-- PROBLEM DETAILS --
Extend the page excerpt about the Museum of Fine Arts Bern, picking up after its last sentence.

-- PAGE EXCERPT --
---
Art museum in Switzerland

The Museum of Fine Arts Bern (German: Kunstmuseum Bern), established in 1879 in Bern, is the museum of fine arts of the de facto capital of Switzerland.

==Collections==
Its holdings run from the Middle Ages to the present. It houses works by Paul Klee, Pablo Picasso, Edmond Jean de Pury, Ferdinand Hodler, Méret Oppenheim, Ricco Wassmer and Adolf Wölfli. The collection consists of over 3,000 paintings and sculptures as well as 48,000 drawings, prints, photographs, videos and films.

===Gurlitt collections===
In May 2014, the museum was named sole heir in the will of Cornelius Gurlitt, the German collector associated with the 2012 Munich artworks discovery. The authorities had found over 1,400 artworks, many of them suspected to be stolen from European Jews by the Nazis, in Gurlitt's homes in Munich and Salzburg. The museum was given six months to decide whether it would accept the bequest and its terms. The most important provision required that the museum conduct research into the provenance of the paintings and make restitution where needed to the heirs of the original owners. The museum director, Matthias Frehner, pledged that it would do so if it accepted the bequest. The German government quietly urged the museum to accept the collection in order to provide a neutral place where research into its history could continue. (There was concern that if the collection were dispersed among Gurlitt's distant relatives, there would be no guarantee that they would conduct the research properly.) Determining whether or not to accept required much deliberation on the part of the museum board, work by its legal team, and significant fundraising from Swiss donors, so that the museum would not be reliant on German funding that could taint the neutrality of the provenance research. In November 2014 the board voted to accept the collection.
---
-- Collected data entries --
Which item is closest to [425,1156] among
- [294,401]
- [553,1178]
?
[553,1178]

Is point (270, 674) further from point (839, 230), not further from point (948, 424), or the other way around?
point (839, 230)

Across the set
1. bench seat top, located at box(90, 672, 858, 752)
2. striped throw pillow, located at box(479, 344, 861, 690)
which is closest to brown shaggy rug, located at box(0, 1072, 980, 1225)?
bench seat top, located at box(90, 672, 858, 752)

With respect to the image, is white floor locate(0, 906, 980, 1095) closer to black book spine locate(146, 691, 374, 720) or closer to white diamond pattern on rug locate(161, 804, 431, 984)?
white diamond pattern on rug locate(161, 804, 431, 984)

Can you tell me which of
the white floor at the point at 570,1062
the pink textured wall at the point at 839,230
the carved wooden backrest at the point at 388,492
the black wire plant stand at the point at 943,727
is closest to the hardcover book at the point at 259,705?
---
-- TASK OUTPUT --
In August 2018, an episode of Fake or Fortune featured the director of the museum, Nina Zimmer, asking the team to investigate what appears to be the sole British piece of art in the Gurlitt collection.

===Kornfeld collection===
In 2024, Eberhard W. Kornfeld bequeathed five paintings to the museum, including Ernst Ludwig Kirchner's Junkerboden (1919) and Alberto Giacometti's Caroline (1965).